This is a course note of an online course I took relating to the Operating System on educative.io.
Chapter 3. File and Directory
A persistent-storage device, such as a classic hard disk drive or a more modern solid-state storage device, stores information permanently . Unlike memory, whose contents are lost when there is a power loss, a persistent-storage device keeps such data intact.
Two key abstractions have developed over time in the virtualisation of storage.
- File : A file is simply a linear array of bytes, each of which you can read or write. Each file has some kind of low-level name which is often referred to as its inode number.
- Directory: A directory, like a file, also has a low-level name (i.e., an inode number), but its contents are quite specific: it contains a list of pairs of files (user-readable name → low-level name). Each entry in a directory refers to either files or other directories. By placing directories within other directories, users are able to build an arbitrary directory tree.
File Descriptor
The file descriptor is an integer number that uniquely represents an opened file in operating system. The file descriptor points to an entry in the kernel’s global file table. The file table entry contains information such as the inode of the file, byte offset, and the access restrictions for that data stream (read-only, write-only, etc.).Thus, once a file is opened, you use the file descriptor to read or write the file.
Inode: Short for index node, an inode is a database that describes the file/directory attributes such as metadata and the physical location on the hard drive.
Hard Links vs. Symbolic Links
Hard links and symbolic links are two different methods to refer to a file in the hard drive.
- Hard link: A hard link is a direct reference to a file via its inode. By using a hardlink, you can change the original file’s contents or location and the hardlink still points to the original file because its inode is still pointing to that file. In addition, hardlinks can only refer to files within the same volume otherwise symbolic links will be needed. The inode is only deleted when all links to the inode have been deleted.
- Symbolic link: Symbolic links are essentially shortcuts that reference to a file instead of its inode value. This method can be applied to directories and can reference across different hard disks/volumes. When the original file is placed into a different folder it will break the symbolic link, or create a dangling link.
Access Control List vs. Permission Bits
Most file systems have mechanisms to enable and disable sharing. A rudimentary form of such controls are provided by permissions bits from POSIX. Whereas, the more sophisticated access control lists allow for more precise control over exactly who can access and manipulate information.

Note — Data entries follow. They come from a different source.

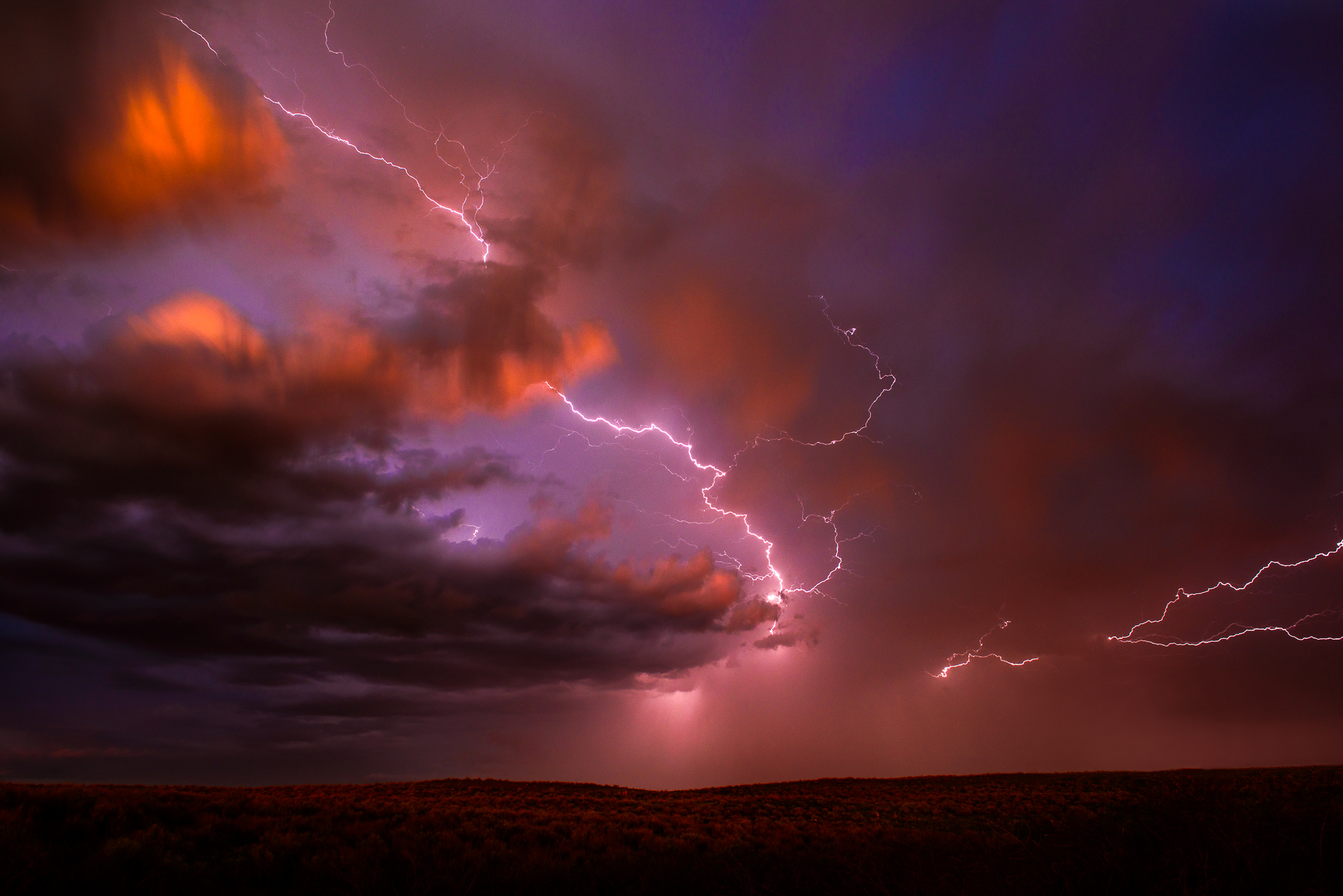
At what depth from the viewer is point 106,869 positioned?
6898mm

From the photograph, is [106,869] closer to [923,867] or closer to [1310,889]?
[923,867]

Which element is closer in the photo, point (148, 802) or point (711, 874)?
point (711, 874)

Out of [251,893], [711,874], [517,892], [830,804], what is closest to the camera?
[251,893]

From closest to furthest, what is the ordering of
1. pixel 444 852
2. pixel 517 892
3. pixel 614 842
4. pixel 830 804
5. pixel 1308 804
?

POSIX permissions allow you to set permissions only for the Owner, one Group, and Others. ACLs give you the additional option to set permissions for multiple individuals and multiple groups for a shared item. ACLs also have more types of permissions.
In computer security, an access-control list (ACL) is a list of permissions associated with a system resource (object).
- Filesystem ACLs━filter access to files and/or directories. Filesystem ACLs tell operating systems which users can access the system, and what privileges the users are allowed.
- Networking ACLs━filter access to the network. Networking ACLs tell routers and switches which type of traffic can access the network, and which activity is allowed.
Mounting and Unmounting File Systems
Before you can access the files on a file system, you need to mount the file system. Mounting a file system attaches that file system to a directory (mount point) and makes it available to the system. The root (/) file system is always mounted. Any other file system can be connected or disconnected from the root (/) file system.
File System Structure
- Blocks: is a sequence of bytes or bits, usually containing some whole number of records. Blocked data is normally stored in a data buffer, and read or written a whole block at a time. Blocking reduces the overhead and speeds up the handling of the data-stream.
- Data Regions: The region of the disk for user data is the data region. All the regions owned by a process are linked in a simple list.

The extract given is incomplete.